*** Opening Supplied material ***

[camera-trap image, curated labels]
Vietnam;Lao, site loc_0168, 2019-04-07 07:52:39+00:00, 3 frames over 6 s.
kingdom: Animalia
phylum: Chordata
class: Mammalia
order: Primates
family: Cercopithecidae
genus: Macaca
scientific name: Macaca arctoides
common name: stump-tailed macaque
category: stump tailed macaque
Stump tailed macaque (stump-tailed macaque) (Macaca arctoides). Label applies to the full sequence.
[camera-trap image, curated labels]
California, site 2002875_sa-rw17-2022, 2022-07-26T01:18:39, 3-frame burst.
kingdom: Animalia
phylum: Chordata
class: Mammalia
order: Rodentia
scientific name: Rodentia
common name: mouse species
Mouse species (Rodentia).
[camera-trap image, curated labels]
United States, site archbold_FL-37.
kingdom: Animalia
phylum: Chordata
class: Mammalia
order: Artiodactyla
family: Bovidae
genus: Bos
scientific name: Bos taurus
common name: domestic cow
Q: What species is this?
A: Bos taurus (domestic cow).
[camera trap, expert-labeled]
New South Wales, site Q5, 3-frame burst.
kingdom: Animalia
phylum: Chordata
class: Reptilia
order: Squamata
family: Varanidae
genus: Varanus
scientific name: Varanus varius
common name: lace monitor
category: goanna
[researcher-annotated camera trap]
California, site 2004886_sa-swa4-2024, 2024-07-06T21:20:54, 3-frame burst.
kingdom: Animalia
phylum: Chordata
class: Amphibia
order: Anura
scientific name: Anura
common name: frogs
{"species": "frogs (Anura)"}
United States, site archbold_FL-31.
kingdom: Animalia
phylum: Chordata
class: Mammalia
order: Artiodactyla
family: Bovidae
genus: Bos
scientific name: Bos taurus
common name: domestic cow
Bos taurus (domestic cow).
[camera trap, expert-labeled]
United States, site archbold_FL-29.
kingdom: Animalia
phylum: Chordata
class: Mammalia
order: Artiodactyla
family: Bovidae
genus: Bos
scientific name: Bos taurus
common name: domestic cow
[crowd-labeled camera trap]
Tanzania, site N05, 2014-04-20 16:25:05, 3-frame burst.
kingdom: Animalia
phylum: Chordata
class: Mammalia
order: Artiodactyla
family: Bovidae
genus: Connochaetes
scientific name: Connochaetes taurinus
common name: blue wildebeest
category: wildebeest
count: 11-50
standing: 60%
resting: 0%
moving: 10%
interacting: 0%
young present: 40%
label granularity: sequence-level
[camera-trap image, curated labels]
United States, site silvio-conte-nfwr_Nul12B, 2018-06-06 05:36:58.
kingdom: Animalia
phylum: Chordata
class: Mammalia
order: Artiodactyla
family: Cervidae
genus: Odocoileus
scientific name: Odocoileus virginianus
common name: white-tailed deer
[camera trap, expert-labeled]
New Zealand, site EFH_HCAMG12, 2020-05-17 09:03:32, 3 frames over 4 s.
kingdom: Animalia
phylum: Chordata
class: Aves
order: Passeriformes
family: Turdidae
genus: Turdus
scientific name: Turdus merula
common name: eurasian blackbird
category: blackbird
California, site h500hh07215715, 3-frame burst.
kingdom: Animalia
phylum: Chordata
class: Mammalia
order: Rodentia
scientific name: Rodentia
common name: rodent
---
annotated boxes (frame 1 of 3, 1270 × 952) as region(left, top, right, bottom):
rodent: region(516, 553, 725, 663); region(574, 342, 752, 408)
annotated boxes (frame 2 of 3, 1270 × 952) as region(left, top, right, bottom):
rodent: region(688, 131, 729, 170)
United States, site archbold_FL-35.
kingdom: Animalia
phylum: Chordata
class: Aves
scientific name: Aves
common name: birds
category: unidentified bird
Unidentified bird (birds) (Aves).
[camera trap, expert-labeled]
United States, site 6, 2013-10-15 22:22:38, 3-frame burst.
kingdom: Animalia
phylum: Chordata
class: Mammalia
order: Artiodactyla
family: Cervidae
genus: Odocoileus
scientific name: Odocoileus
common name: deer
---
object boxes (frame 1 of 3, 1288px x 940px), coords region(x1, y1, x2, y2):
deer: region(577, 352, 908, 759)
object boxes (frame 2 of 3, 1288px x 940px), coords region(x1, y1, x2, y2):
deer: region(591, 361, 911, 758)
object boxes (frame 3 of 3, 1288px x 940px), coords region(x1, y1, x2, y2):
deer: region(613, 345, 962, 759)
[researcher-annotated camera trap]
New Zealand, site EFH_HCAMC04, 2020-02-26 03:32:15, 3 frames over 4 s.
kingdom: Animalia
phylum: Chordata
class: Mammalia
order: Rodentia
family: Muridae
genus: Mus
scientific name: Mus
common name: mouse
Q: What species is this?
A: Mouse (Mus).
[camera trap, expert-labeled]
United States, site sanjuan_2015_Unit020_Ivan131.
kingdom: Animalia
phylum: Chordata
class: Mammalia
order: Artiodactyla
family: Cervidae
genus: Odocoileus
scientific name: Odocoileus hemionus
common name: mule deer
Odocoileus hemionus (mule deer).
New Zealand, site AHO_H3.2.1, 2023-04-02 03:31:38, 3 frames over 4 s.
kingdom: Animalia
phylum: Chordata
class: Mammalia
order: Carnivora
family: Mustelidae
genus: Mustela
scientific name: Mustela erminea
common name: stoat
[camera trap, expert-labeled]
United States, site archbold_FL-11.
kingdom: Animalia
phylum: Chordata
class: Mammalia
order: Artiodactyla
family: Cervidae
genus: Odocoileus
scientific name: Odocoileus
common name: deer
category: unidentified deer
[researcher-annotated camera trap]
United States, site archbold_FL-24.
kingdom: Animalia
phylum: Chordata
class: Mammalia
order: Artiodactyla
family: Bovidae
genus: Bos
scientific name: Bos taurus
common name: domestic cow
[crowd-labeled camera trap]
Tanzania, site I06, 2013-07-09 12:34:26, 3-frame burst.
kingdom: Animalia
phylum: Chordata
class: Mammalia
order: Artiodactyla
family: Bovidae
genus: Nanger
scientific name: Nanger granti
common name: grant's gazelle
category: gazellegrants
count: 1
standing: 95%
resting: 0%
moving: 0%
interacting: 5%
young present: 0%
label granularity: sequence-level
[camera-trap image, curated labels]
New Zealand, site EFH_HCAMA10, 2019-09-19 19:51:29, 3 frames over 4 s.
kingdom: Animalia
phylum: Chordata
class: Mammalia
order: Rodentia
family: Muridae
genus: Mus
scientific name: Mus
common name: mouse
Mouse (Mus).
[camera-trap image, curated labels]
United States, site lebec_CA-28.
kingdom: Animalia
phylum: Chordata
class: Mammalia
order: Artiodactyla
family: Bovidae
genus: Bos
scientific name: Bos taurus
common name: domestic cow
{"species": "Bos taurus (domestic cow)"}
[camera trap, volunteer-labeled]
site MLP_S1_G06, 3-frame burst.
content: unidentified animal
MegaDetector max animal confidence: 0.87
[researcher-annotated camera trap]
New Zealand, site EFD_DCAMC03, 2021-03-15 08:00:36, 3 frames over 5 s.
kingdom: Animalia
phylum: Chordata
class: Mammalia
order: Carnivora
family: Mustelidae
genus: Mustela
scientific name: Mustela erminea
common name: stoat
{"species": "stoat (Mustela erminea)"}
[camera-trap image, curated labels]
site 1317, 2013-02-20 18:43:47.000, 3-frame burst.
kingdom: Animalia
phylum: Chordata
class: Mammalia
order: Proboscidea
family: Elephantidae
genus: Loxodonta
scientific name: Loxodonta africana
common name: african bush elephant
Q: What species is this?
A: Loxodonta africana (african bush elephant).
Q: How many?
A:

*** Closing Supplied material ***

= Work to be completed =
Set the whole listing down again, unchanged.

= Final answer =
[camera-trap image, curated labels]
Vietnam;Lao, site loc_0168, 2019-04-07 07:52:39+00:00, 3 frames over 6 s.
kingdom: Animalia
phylum: Chordata
class: Mammalia
order: Primates
family: Cercopithecidae
genus: Macaca
scientific name: Macaca arctoides
common name: stump-tailed macaque
category: stump tailed macaque
Stump tailed macaque (stump-tailed macaque) (Macaca arctoides). Label applies to the full sequence.
[camera-trap image, curated labels]
California, site 2002875_sa-rw17-2022, 2022-07-26T01:18:39, 3-frame burst.
kingdom: Animalia
phylum: Chordata
class: Mammalia
order: Rodentia
scientific name: Rodentia
common name: mouse species
Mouse species (Rodentia).
[camera-trap image, curated labels]
United States, site archbold_FL-37.
kingdom: Animalia
phylum: Chordata
class: Mammalia
order: Artiodactyla
family: Bovidae
genus: Bos
scientific name: Bos taurus
common name: domestic cow
Q: What species is this?
A: Bos taurus (domestic cow).
[camera trap, expert-labeled]
New South Wales, site Q5, 3-frame burst.
kingdom: Animalia
phylum: Chordata
class: Reptilia
order: Squamata
family: Varanidae
genus: Varanus
scientific name: Varanus varius
common name: lace monitor
category: goanna
[researcher-annotated camera trap]
California, site 2004886_sa-swa4-2024, 2024-07-06T21:20:54, 3-frame burst.
kingdom: Animalia
phylum: Chordata
class: Amphibia
order: Anura
scientific name: Anura
common name: frogs
{"species": "frogs (Anura)"}
United States, site archbold_FL-31.
kingdom: Animalia
phylum: Chordata
class: Mammalia
order: Artiodactyla
family: Bovidae
genus: Bos
scientific name: Bos taurus
common name: domestic cow
Bos taurus (domestic cow).
[camera trap, expert-labeled]
United States, site archbold_FL-29.
kingdom: Animalia
phylum: Chordata
class: Mammalia
order: Artiodactyla
family: Bovidae
genus: Bos
scientific name: Bos taurus
common name: domestic cow
[crowd-labeled camera trap]
Tanzania, site N05, 2014-04-20 16:25:05, 3-frame burst.
kingdom: Animalia
phylum: Chordata
class: Mammalia
order: Artiodactyla
family: Bovidae
genus: Connochaetes
scientific name: Connochaetes taurinus
common name: blue wildebeest
category: wildebeest
count: 11-50
standing: 60%
resting: 0%
moving: 10%
interacting: 0%
young present: 40%
label granularity: sequence-level
[camera-trap image, curated labels]
United States, site silvio-conte-nfwr_Nul12B, 2018-06-06 05:36:58.
kingdom: Animalia
phylum: Chordata
class: Mammalia
order: Artiodactyla
family: Cervidae
genus: Odocoileus
scientific name: Odocoileus virginianus
common name: white-tailed deer
[camera trap, expert-labeled]
New Zealand, site EFH_HCAMG12, 2020-05-17 09:03:32, 3 frames over 4 s.
kingdom: Animalia
phylum: Chordata
class: Aves
order: Passeriformes
family: Turdidae
genus: Turdus
scientific name: Turdus merula
common name: eurasian blackbird
category: blackbird
California, site h500hh07215715, 3-frame burst.
kingdom: Animalia
phylum: Chordata
class: Mammalia
order: Rodentia
scientific name: Rodentia
common name: rodent
---
annotated boxes (frame 1 of 3, 1270 × 952) as region(left, top, right, bottom):
rodent: region(516, 553, 725, 663); region(574, 342, 752, 408)
annotated boxes (frame 2 of 3, 1270 × 952) as region(left, top, right, bottom):
rodent: region(688, 131, 729, 170)
United States, site archbold_FL-35.
kingdom: Animalia
phylum: Chordata
class: Aves
scientific name: Aves
common name: birds
category: unidentified bird
Unidentified bird (birds) (Aves).
[camera trap, expert-labeled]
United States, site 6, 2013-10-15 22:22:38, 3-frame burst.
kingdom: Animalia
phylum: Chordata
class: Mammalia
order: Artiodactyla
family: Cervidae
genus: Odocoileus
scientific name: Odocoileus
common name: deer
---
object boxes (frame 1 of 3, 1288px x 940px), coords region(x1, y1, x2, y2):
deer: region(577, 352, 908, 759)
object boxes (frame 2 of 3, 1288px x 940px), coords region(x1, y1, x2, y2):
deer: region(591, 361, 911, 758)
object boxes (frame 3 of 3, 1288px x 940px), coords region(x1, y1, x2, y2):
deer: region(613, 345, 962, 759)
[researcher-annotated camera trap]
New Zealand, site EFH_HCAMC04, 2020-02-26 03:32:15, 3 frames over 4 s.
kingdom: Animalia
phylum: Chordata
class: Mammalia
order: Rodentia
family: Muridae
genus: Mus
scientific name: Mus
common name: mouse
Q: What species is this?
A: Mouse (Mus).
[camera trap, expert-labeled]
United States, site sanjuan_2015_Unit020_Ivan131.
kingdom: Animalia
phylum: Chordata
class: Mammalia
order: Artiodactyla
family: Cervidae
genus: Odocoileus
scientific name: Odocoileus hemionus
common name: mule deer
Odocoileus hemionus (mule deer).
New Zealand, site AHO_H3.2.1, 2023-04-02 03:31:38, 3 frames over 4 s.
kingdom: Animalia
phylum: Chordata
class: Mammalia
order: Carnivora
family: Mustelidae
genus: Mustela
scientific name: Mustela erminea
common name: stoat
[camera trap, expert-labeled]
United States, site archbold_FL-11.
kingdom: Animalia
phylum: Chordata
class: Mammalia
order: Artiodactyla
family: Cervidae
genus: Odocoileus
scientific name: Odocoileus
common name: deer
category: unidentified deer
[researcher-annotated camera trap]
United States, site archbold_FL-24.
kingdom: Animalia
phylum: Chordata
class: Mammalia
order: Artiodactyla
family: Bovidae
genus: Bos
scientific name: Bos taurus
common name: domestic cow
[crowd-labeled camera trap]
Tanzania, site I06, 2013-07-09 12:34:26, 3-frame burst.
kingdom: Animalia
phylum: Chordata
class: Mammalia
order: Artiodactyla
family: Bovidae
genus: Nanger
scientific name: Nanger granti
common name: grant's gazelle
category: gazellegrants
count: 1
standing: 95%
resting: 0%
moving: 0%
interacting: 5%
young present: 0%
label granularity: sequence-level
[camera-trap image, curated labels]
New Zealand, site EFH_HCAMA10, 2019-09-19 19:51:29, 3 frames over 4 s.
kingdom: Animalia
phylum: Chordata
class: Mammalia
order: Rodentia
family: Muridae
genus: Mus
scientific name: Mus
common name: mouse
Mouse (Mus).
[camera-trap image, curated labels]
United States, site lebec_CA-28.
kingdom: Animalia
phylum: Chordata
class: Mammalia
order: Artiodactyla
family: Bovidae
genus: Bos
scientific name: Bos taurus
common name: domestic cow
{"species": "Bos taurus (domestic cow)"}
[camera trap, volunteer-labeled]
site MLP_S1_G06, 3-frame burst.
content: unidentified animal
MegaDetector max animal confidence: 0.87
[researcher-annotated camera trap]
New Zealand, site EFD_DCAMC03, 2021-03-15 08:00:36, 3 frames over 5 s.
kingdom: Animalia
phylum: Chordata
class: Mammalia
order: Carnivora
family: Mustelidae
genus: Mustela
scientific name: Mustela erminea
common name: stoat
{"species": "stoat (Mustela erminea)"}
[camera-trap image, curated labels]
site 1317, 2013-02-20 18:43:47.000, 3-frame burst.
kingdom: Animalia
phylum: Chordata
class: Mammalia
order: Proboscidea
family: Elephantidae
genus: Loxodonta
scientific name: Loxodonta africana
common name: african bush elephant
Q: What species is this?
A: Loxodonta africana (african bush elephant).
Q: How many?
A:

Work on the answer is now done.